Women in Golf: Holly Sonders on Golf Digest Cover

Holly Sonders will appear on the cover of Golf Digest’s May edition, generating considerably greater interest in the magazine’s cover shot than male golfers have.
Women in Golf: Holly Sonders on Golf Digest Cover
Babe Zaharias on the May 1954 cover of Golf Digest, from the archive on the Golf Digest Website. (Screenshot via The Epoch Times)
Tara MacIsaac
4/2/2013
Updated:
4/3/2013

Golf Digest is taking a new tack with its May cover photo—different from the grimacing concentration of Butch Harmon on the May 2012 edition; different from a calm and confident Tiger Woods with folded arms on the April 2012 edition; even different from the slightly unconventional appearance of the youthful Rickie Fowler with his orange plaid shorts and bright baseball cap on the August 2012 edition.

The photogenic Holly Sonders, who some claim has been objectified for her feminine beauty as a Golf Channel personality, is getting more attention for her cover shoot than the male players ever did.  

A Golf Channel Q&A with Sonders addresses public comments on how the Golf Channel hosts would sit behind a desk while Sonders would sit on a stool apart from them wearing short dresses and high heels.

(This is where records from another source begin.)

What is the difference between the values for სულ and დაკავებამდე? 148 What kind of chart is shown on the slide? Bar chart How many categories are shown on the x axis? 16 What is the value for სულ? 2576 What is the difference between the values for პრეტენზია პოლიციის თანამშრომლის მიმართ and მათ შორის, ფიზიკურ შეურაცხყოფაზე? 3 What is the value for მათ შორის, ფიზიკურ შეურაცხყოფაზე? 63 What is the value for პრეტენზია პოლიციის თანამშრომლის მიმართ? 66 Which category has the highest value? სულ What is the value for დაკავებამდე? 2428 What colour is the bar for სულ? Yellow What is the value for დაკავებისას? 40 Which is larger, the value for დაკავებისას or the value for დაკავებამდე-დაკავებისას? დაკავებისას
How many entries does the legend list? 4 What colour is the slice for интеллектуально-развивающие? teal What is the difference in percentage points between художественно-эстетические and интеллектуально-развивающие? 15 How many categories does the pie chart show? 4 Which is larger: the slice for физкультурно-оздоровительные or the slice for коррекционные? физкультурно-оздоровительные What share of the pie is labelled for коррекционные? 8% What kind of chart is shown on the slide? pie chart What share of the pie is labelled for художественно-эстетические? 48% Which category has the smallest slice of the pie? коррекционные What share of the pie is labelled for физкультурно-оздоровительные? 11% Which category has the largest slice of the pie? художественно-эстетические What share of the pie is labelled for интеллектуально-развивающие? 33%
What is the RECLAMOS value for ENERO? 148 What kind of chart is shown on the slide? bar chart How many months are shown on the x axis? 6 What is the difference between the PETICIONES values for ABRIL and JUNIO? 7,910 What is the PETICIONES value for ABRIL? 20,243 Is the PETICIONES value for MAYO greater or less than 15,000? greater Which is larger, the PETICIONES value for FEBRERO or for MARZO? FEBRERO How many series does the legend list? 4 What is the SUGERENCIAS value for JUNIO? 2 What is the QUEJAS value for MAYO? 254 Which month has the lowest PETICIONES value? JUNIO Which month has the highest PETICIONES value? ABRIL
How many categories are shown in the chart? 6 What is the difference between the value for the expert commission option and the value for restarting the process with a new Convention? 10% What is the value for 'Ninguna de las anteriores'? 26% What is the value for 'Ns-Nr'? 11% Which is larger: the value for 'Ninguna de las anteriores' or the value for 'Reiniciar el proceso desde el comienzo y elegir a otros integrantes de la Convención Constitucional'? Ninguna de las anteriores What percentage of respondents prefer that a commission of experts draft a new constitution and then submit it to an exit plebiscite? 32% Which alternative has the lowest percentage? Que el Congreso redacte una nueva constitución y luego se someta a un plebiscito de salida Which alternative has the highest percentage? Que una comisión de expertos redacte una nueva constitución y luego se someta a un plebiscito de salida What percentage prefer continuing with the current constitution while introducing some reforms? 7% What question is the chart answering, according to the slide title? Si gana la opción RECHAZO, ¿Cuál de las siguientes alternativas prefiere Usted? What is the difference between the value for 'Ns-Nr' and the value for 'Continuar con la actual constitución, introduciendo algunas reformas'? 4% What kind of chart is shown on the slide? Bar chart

Sonders said “Some people would comment, ‘You’re objectifying her.’ There was just no other place to put me, honestly. The cameras were in the wall. I dress the way I dress because style is very important to me. I love being a girl.”

Sonders is the 44th woman to appear on the cover of the magazine. In an October 2011 post on its website, Golf Digest names some of the 43 female professionals who had modeled on the cover—Alice Bauer, Marlene Bauer Hagge, Laura Baugh, Patty Berg—but noted that Babe Zaharias’s appearance on the May 1954 cover was “perhaps the most memorable, coming as it did in the midst of her courageous battle with cancer.”

In a paper published on the University of Oregon School of Journalism and Communication website, John Liebhart writes that Golf Digest “exudes male power.”

“I may go as far to say that the preferred Golf Digest reader is the consummate male businessman,” wrote Liebhart. “There is no … opposition to women, friends and children. In Golf Digest, they simply barely exist at all.”